Less than four months before the Penn State sex abuse scandal erupted, Joe Paterno transferred full ownership of his Pennsylvania home to his wife Suzanne for $1, plus love and affection, according to county records.

They bought the house for $58,000 in 1969, and it now has a value of $59,448,440, according to records.

Paterno's lawyer told The New York Times that the move was part of an estate planning program and had nothing to do with the scandal. But other attorneys speculated to the Times that the move may have been made to shield the property from civil lawsuits.

However, the move may not protect Paterno if any civil suits are filed against the property.

If the intent of the transfer was to defraud creditors, the transfer could be voided, Howard Rubin, a New York-based attorney with Goetz Fitzpatrick LP, told IBTimes.

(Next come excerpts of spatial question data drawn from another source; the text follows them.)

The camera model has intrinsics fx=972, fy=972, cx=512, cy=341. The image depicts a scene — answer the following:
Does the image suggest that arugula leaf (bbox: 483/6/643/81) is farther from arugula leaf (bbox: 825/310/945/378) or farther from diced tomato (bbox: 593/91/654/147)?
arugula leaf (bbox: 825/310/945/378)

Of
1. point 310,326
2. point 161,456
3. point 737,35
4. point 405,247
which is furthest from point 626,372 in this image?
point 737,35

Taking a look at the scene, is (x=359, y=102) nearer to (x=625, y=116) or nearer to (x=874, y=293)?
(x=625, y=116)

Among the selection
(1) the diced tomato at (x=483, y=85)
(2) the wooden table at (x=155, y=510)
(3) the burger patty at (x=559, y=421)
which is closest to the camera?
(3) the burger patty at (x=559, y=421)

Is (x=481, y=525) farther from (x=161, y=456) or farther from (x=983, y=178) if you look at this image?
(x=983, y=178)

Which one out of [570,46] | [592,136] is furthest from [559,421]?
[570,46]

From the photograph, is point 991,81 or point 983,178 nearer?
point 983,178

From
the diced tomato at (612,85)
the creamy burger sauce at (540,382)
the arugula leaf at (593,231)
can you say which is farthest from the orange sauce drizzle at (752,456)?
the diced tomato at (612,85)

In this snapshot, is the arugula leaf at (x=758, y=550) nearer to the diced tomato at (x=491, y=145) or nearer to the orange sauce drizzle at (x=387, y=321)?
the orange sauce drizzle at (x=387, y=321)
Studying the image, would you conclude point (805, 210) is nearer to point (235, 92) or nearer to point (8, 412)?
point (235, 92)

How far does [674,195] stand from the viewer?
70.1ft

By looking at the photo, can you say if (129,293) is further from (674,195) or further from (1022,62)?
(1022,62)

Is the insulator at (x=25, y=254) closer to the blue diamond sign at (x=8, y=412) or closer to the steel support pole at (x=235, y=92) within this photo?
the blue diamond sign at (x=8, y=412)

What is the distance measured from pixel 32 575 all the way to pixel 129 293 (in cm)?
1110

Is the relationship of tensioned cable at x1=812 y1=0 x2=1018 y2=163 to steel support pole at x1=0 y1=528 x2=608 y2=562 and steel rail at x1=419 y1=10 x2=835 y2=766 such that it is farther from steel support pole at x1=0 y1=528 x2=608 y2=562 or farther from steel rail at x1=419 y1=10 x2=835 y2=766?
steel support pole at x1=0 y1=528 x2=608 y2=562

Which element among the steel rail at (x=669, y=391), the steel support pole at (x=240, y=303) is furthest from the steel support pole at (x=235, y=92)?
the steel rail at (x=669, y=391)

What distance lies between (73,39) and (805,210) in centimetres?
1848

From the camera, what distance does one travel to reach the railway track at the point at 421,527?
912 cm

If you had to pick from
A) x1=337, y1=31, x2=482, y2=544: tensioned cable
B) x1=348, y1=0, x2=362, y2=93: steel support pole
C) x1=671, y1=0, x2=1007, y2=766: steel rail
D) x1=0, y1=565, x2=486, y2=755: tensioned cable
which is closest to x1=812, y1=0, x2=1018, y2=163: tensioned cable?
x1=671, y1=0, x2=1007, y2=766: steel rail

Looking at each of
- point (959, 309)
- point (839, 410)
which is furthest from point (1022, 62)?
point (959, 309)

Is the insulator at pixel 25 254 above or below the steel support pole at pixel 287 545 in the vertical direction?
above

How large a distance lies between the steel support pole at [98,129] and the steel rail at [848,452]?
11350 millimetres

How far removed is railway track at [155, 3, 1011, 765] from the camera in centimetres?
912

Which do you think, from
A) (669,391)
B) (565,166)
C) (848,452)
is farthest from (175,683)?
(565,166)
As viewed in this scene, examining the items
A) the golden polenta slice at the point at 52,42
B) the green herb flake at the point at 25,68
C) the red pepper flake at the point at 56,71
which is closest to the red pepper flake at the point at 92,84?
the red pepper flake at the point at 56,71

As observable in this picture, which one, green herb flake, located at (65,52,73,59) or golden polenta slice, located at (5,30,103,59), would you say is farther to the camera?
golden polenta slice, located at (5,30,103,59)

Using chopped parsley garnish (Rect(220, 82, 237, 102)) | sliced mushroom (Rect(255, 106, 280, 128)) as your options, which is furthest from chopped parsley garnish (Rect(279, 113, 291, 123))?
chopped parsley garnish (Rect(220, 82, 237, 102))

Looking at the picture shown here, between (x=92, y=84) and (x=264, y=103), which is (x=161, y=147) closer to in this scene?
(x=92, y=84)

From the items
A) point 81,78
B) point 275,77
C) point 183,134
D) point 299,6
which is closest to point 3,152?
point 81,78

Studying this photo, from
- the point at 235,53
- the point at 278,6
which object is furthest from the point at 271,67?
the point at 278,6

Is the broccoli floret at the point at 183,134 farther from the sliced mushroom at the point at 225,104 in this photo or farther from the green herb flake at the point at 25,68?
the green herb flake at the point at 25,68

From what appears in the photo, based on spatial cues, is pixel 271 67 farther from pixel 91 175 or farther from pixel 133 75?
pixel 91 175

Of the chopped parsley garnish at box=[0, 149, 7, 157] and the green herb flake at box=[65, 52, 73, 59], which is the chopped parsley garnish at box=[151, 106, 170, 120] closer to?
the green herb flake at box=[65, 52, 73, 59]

On the other hand, said Rubin, the Paternos aren't in that much danger of losing the house even if a lawsuit is filed, because in a case of joint tenancy, one of the tenants would have to die before full ownership passes to the other. In other words, under the previous arrangement, Paterno's wife would have to die before lawsuits could seek the property as damages, said Rubin.

In a recent, infamous case, Bernie and Ruth Madoff both consented to giving up their many homes after revelations of Madoff's ponzi scheme broke.

No charges have yet been filed against Paterno, but he has testified in the ongoing investigation against his former assistant coach, Jerry Sandusky.